Background
Infant FreeSurfer was introduced to address robust quantification and segmentation in the infant brain. The purpose of this study is to develop a new model for predicting the long-term neurodevelopmental outcomes of very low birth weight preterm infants using automated volumetry extracted from term-equivalent age (TEA) brain MRI, diffusion tensor imaging, and clinical information.
Methods
Preterm neonates hospitalized at Severance Children’s Hospital, born between January 2012 and December 2019, were consecutively collected. Inclusion criteria included infants with birth weights under 1500 g who underwent both TEA MRI and Bayley Scales of Infant and Toddler Development 2nd Edition (BSID-II) assessments at 18–24 months of corrected age (CA).

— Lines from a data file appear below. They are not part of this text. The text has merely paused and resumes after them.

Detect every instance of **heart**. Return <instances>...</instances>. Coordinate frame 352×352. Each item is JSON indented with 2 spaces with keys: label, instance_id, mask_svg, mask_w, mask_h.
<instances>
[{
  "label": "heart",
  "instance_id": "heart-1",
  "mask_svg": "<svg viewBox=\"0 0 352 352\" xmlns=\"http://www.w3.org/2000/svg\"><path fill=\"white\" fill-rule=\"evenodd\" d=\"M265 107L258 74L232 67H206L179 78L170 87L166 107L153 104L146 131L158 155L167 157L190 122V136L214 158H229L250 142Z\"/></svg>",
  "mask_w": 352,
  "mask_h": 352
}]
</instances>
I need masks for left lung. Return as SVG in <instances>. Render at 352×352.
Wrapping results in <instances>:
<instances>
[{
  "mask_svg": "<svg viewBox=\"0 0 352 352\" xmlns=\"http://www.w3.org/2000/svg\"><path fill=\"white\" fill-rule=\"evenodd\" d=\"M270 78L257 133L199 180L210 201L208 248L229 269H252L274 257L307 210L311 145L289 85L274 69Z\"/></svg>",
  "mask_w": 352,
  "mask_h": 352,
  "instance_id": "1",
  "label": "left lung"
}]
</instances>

Brain volumetric information was derived from Infant FreeSurfer using 3D T1WI of TEA MRI. Mean and standard deviation of fractional anisotropy of posterior limb of internal capsules were measured. Demographic information and comorbidities were used as clinical information. Study cohorts were split in training and test set with 7:3 ratio. Random forest and logistic regression models were developed to predict low Psychomotor Development Index (PDI < 85) and low Mental Development Index (MDI < 85), respectively. Performance metrics, including the area under the receiver operating curve (AUROC), accuracy, sensitivity, precision, and F1 score, were evaluated in test set.
Results
A total of 150 patient data were analyzed. For predicting low PDI, the random forest classifier was employed. The AUROC values for models using clinical variables, MR volumetry, and both clinical variables and MR volumetry were 0.8435, 0.7281, and 0.9297, respectively. To predict low MDI, a logistic regression model was chosen. The AUROC values for models using clinical variables, MR volumetry, and both clinical variables and MR volumetry were 0.7483, 0.7052, and 0.7755, respectively. The model incorporating both clinical variables and MR volumetry exhibited the highest AUROC values for both PDI and MDI prediction.
Conclusion
In conclusion, a new prediction model utilizing an automated volumetry algorithm significantly distinguishes the long-term psychomotor developmental outcomes of preterm infants. This model can provide additional information in clinical settings without requiring specialized expertise.